Рождество Пушкины встречали в Зимнем дворце: 25 декабря они присутствовали на рождественской службе, а 26-го — на бале-маскараде среди тысячи приглашенных. На этом балу, открывавшемся по традиции полонезом, Екатерина Николаевна танцевала в паре с Геккереном. Об этом еще не выезжавший Дантес попросил свою невесту в отосланном ей утром письме: «Прежде всего, добрая моя Катрин, начну с исполнения комиссии барона, который поручил мне ангажировать вас на первый полонез, а еще просит сказать, чтобы вы расположились поближе ко двору, дабы он смог вас отыскать». Дело не в том, что Геккерен мог не отыскать Екатерину, а в том, чтобы продемонстрировать всему двору, что он приглашает на первый полонез невесту своего приемного сына.
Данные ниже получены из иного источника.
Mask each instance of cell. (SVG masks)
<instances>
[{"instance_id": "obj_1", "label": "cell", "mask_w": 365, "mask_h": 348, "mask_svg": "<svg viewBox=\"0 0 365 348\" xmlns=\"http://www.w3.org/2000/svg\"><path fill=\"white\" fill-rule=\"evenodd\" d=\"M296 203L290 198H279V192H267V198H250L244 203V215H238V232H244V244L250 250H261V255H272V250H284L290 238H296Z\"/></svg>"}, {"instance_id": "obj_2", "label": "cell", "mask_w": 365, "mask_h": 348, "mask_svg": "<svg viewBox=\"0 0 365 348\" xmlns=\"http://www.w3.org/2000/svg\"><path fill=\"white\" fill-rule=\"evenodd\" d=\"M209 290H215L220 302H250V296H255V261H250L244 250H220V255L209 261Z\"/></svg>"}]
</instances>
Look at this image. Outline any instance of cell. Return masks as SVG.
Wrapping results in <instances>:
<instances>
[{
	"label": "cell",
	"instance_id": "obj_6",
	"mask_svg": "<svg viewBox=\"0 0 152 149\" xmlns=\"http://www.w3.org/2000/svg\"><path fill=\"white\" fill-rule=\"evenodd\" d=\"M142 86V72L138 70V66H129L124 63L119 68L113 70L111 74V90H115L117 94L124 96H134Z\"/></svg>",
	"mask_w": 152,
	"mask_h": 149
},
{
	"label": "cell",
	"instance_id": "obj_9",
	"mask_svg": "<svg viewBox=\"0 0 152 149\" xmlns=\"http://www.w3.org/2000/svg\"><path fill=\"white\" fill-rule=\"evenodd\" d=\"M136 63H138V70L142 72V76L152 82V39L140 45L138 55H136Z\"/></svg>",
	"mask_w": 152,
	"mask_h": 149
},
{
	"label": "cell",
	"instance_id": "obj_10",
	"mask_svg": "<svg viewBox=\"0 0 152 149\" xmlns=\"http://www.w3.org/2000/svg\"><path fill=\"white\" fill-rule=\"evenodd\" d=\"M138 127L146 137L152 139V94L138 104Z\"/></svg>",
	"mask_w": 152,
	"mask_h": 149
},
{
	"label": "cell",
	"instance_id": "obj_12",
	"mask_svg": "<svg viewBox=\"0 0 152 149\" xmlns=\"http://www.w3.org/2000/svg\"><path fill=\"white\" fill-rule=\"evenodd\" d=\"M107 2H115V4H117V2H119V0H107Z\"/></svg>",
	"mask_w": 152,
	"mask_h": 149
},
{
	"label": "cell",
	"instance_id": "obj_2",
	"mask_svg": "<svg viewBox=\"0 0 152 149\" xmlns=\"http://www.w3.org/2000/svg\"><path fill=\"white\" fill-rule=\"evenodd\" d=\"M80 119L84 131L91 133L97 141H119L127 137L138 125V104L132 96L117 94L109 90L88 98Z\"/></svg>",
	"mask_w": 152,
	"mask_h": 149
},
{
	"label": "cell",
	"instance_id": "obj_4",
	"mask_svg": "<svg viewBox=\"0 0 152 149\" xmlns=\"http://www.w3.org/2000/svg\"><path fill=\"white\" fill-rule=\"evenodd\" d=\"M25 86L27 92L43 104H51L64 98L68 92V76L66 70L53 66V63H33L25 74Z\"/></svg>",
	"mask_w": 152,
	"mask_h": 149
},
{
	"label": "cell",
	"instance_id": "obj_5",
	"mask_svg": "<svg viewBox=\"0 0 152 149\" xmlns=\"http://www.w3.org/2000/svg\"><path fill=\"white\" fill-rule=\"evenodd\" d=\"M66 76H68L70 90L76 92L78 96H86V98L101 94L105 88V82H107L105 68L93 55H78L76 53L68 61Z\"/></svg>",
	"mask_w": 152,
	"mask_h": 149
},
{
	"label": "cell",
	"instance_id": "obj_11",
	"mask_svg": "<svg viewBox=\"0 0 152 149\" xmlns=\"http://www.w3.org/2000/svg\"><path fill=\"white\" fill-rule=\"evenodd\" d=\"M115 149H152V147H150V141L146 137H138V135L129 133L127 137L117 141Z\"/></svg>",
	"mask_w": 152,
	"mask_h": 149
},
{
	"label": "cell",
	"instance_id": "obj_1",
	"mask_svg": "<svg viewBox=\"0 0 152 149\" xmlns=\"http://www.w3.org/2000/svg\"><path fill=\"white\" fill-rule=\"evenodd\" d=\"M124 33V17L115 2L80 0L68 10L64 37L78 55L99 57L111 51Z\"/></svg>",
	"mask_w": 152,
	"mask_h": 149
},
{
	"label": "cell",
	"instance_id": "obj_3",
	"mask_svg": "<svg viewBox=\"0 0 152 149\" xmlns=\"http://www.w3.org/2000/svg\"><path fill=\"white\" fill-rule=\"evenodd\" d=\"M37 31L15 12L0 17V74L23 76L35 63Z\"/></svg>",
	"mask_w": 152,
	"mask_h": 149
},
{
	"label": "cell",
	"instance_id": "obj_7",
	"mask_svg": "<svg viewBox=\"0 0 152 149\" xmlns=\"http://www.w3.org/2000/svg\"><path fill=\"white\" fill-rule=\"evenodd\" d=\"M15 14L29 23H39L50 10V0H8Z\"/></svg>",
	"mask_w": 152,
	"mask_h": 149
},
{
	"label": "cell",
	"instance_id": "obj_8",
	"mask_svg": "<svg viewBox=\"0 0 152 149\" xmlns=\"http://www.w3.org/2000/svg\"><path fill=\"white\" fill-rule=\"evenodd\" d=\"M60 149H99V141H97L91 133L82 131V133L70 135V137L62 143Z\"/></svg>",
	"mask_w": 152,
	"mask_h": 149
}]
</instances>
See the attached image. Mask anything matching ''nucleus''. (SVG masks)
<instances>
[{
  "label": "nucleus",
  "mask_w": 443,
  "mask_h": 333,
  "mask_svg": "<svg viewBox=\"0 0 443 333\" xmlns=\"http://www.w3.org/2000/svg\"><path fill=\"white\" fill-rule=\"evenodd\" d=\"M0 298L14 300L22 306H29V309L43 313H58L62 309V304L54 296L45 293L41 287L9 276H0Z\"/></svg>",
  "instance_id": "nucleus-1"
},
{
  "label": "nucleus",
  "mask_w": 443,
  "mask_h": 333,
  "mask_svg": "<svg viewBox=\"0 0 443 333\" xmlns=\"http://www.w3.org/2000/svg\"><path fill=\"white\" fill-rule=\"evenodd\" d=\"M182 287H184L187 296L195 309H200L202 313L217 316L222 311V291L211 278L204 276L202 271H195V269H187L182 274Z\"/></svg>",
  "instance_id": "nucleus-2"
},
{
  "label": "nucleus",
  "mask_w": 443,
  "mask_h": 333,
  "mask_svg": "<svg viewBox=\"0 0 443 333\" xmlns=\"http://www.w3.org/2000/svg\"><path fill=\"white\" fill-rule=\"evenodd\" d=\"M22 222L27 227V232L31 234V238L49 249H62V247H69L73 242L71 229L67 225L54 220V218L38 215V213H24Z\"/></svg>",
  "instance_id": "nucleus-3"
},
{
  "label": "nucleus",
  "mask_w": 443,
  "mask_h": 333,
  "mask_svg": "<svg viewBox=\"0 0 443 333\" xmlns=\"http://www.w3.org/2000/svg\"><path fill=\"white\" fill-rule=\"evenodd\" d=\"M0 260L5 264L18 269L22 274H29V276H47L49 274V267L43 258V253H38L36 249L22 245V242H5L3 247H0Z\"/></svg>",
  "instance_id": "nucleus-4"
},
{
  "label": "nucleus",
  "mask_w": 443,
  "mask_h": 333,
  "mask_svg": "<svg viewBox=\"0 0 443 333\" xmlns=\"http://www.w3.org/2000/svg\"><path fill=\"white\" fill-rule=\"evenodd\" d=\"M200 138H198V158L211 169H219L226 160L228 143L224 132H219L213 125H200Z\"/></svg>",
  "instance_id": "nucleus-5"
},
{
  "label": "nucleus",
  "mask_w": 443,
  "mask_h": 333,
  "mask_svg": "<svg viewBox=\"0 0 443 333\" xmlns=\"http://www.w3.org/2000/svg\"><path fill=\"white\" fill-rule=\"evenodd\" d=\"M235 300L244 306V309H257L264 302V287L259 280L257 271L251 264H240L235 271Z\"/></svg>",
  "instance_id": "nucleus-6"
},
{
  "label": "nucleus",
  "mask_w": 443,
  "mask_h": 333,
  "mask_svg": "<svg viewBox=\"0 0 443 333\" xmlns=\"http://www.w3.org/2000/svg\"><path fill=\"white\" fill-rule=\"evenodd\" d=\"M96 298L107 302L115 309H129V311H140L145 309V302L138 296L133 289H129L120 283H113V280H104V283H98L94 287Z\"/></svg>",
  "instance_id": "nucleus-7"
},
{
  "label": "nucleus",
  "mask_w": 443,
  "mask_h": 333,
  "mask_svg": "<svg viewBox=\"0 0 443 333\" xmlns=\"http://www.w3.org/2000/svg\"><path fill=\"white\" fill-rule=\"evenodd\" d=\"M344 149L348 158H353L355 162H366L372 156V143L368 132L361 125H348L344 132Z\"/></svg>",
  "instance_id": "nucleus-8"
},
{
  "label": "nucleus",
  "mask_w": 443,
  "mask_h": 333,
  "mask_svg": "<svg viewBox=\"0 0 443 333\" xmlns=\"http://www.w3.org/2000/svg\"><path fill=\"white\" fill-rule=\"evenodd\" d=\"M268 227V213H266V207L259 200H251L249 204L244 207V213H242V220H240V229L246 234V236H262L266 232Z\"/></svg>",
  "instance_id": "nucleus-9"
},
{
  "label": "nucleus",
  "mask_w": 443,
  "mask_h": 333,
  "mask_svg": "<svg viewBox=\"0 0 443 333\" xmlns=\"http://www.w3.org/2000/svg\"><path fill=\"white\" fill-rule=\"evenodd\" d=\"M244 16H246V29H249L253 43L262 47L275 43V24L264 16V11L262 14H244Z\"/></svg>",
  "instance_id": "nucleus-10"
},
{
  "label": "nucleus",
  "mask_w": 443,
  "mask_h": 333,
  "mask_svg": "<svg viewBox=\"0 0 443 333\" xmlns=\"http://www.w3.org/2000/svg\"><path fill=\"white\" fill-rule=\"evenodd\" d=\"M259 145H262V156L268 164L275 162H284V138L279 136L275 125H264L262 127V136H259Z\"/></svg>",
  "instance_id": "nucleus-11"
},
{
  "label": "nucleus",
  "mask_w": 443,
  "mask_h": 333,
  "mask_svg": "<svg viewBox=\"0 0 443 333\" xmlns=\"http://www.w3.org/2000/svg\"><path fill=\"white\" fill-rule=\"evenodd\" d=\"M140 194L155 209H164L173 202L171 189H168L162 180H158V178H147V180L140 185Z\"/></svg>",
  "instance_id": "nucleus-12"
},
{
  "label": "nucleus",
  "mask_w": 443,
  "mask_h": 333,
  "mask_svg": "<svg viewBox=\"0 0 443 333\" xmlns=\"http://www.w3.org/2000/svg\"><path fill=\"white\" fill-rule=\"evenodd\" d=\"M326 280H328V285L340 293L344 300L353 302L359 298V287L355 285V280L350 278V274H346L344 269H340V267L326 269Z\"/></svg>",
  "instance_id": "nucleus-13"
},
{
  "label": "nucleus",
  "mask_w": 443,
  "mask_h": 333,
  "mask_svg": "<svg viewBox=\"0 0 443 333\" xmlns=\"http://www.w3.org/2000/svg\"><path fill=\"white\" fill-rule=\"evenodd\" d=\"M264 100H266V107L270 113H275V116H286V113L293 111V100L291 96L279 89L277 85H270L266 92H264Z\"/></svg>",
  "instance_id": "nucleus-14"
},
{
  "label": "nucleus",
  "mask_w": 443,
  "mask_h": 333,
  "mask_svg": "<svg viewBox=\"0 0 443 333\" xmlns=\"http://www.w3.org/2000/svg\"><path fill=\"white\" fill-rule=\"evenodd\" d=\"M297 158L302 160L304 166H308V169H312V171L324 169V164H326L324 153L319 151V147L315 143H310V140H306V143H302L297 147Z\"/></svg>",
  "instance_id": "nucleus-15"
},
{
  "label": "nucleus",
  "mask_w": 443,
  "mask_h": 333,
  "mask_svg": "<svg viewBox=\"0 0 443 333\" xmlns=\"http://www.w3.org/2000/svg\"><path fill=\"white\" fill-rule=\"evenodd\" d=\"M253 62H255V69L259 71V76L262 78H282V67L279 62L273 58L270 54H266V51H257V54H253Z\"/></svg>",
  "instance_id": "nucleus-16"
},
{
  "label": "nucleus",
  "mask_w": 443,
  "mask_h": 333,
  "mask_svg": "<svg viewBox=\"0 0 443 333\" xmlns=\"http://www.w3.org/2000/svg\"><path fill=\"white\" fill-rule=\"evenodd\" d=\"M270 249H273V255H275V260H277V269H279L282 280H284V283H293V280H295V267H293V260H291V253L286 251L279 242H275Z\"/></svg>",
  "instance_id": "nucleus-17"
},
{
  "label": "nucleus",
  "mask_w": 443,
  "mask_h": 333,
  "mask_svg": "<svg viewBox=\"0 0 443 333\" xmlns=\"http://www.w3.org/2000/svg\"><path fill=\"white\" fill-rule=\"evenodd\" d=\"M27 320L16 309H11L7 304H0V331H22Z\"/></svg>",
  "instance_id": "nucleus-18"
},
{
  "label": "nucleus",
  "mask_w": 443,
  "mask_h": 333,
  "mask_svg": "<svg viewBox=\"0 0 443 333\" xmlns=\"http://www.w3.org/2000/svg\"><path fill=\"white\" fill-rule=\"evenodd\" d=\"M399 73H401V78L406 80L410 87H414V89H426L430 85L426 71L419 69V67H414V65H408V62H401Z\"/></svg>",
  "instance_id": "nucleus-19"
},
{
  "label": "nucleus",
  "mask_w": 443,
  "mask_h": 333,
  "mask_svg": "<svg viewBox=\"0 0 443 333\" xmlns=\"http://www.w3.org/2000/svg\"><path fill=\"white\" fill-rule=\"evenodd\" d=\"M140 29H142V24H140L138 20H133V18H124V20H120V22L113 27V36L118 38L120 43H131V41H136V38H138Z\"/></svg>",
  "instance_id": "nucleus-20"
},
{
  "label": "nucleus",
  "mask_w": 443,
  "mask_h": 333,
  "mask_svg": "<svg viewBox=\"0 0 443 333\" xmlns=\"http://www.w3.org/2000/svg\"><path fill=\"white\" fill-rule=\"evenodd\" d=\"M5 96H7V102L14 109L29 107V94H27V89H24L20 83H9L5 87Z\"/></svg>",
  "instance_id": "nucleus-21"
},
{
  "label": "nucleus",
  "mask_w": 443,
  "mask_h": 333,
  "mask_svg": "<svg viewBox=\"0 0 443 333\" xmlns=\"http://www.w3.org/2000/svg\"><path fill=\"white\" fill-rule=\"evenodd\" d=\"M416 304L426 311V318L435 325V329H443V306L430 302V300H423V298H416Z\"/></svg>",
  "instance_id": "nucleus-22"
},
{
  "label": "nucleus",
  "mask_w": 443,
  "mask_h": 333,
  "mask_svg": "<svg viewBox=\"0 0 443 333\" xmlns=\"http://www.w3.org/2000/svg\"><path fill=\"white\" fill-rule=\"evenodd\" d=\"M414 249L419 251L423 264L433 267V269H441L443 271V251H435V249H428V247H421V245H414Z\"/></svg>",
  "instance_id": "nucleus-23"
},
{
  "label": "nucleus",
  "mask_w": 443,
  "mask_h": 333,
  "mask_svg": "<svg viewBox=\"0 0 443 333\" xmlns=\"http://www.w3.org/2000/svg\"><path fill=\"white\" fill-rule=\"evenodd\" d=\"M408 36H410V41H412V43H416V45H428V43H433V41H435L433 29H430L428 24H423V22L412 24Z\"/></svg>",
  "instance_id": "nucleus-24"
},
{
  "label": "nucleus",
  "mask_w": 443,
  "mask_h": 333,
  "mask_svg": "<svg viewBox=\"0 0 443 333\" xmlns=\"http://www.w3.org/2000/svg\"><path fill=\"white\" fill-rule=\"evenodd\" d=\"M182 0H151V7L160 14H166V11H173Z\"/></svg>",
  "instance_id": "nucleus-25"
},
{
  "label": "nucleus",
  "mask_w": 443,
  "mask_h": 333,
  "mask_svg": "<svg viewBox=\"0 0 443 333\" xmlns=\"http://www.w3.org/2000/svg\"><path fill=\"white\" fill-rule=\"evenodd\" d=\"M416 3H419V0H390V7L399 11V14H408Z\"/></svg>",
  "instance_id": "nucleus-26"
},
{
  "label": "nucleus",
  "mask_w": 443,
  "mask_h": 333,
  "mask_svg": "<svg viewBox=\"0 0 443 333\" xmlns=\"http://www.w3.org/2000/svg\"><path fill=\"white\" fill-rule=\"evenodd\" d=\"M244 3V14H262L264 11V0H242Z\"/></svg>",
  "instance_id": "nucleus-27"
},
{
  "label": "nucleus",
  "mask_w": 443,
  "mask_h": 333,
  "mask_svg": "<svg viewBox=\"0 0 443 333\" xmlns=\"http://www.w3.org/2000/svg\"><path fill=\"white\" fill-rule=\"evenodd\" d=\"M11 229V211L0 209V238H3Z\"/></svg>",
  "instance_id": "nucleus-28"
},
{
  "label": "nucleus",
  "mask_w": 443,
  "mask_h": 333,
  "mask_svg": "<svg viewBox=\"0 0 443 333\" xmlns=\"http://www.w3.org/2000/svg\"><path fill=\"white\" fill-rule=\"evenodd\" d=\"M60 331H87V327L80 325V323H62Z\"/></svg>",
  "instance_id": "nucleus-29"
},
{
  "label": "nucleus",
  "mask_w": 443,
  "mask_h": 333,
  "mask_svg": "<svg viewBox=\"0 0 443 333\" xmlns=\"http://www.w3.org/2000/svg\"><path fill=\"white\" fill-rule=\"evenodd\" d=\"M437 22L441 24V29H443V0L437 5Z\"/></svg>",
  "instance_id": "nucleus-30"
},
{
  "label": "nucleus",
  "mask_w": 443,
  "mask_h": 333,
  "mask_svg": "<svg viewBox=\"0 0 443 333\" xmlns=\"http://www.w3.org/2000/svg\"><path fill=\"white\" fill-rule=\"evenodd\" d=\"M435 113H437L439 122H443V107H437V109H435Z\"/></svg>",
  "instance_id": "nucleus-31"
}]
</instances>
С этого эффектного и явно продуманного действия, призванного напомнить всему свету о предстоящей свадьбе и конечно же замеченного Пушкиным и Натальей Николаевной, начинается последняя страница преддуэльной истории. Екатерине в ней отводится на первых порах все та же роль домашнего шпиона. Подтверждение тому находится в письме Дантеса от 26 февраля: «Мне не нужно было вашей записки, чтобы узнать, что мадам Хитрово конфидентка Пушкина. Похоже, что она до сих пор сохранила милую привычку лезть не в свое дело; доставьте мне удовольствие, ежели с вами вновь заговорят об этом, скажите, что мадам Хитрово стоило бы больше заниматься собственным поведением, а не других, особенно по части приличий — предмета, о котором она, по-моему, давно позабыла. По крайней мере, то, как она себя ведет, заставляет в это поверить».
Дантес явно стремился появиться в обществе до Нового года и потому, числясь еще больным, 28 декабря исходатайствовал «по случаю облегчения в болезни» у командира полка через своего эскадронного командира, штабс-ротмистра Апрелева, «дозволение проезжать по хорошей погоде». Но еще 27 декабря, не получив на то официального позволения, Дантес появляется в свете, первый визит после болезни нанеся Мещерским. Софья Николаевна Карамзина пишет брату Андрею: «Третьего дня он вновь появился у Мещерских, сильно похудевший, бледный и интересный, и был со всеми нами так нежен, как это бывает, когда человек очень взволнован или, быть может, очень несчастен. На другой день он пришел снова, на этот раз со своей нареченной и, что еще хуже, с Пушкиным; снова начались кривляния ярости и поэтического гнева; мрачный, как ночь, нахмуренный, как Юпитер во гневе, Пушкин прерывал свое угрюмое и стеснительное молчание лишь редкими, короткими, ироническими, отрывистыми словами и время от времени демоническим смехом. Ах, смею тебя уверить, что это было ужасно смешно».